How to complete this task —
Starting at the line that contains "Vietnam;Lao, site loc_0256, 2018-11-02", restate each line word for word through the final line of the data, keeping both ends.

•••••

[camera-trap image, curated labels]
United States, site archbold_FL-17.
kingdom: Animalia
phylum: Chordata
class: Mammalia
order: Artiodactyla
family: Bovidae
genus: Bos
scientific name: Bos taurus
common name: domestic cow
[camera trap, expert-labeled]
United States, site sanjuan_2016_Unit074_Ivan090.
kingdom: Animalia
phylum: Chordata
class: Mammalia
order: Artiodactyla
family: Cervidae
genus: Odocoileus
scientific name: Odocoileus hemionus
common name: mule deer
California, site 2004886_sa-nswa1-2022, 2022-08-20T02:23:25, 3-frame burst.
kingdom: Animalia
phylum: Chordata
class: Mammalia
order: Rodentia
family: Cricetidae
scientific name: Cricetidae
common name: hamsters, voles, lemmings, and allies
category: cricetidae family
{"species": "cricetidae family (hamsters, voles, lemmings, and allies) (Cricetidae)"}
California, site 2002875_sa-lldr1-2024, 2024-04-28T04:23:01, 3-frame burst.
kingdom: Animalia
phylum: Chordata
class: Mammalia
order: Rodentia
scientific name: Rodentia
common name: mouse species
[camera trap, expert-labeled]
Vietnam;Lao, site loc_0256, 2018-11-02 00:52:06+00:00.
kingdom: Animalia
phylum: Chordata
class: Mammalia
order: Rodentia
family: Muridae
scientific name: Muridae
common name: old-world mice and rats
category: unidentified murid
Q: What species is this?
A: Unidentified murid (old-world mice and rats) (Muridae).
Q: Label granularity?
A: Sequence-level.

•••••

Solution —
Vietnam;Lao, site loc_0256, 2018-11-02 00:52:06+00:00.
kingdom: Animalia
phylum: Chordata
class: Mammalia
order: Rodentia
family: Muridae
scientific name: Muridae
common name: old-world mice and rats
category: unidentified murid
Q: What species is this?
A: Unidentified murid (old-world mice and rats) (Muridae).
Q: Label granularity?
A: Sequence-level.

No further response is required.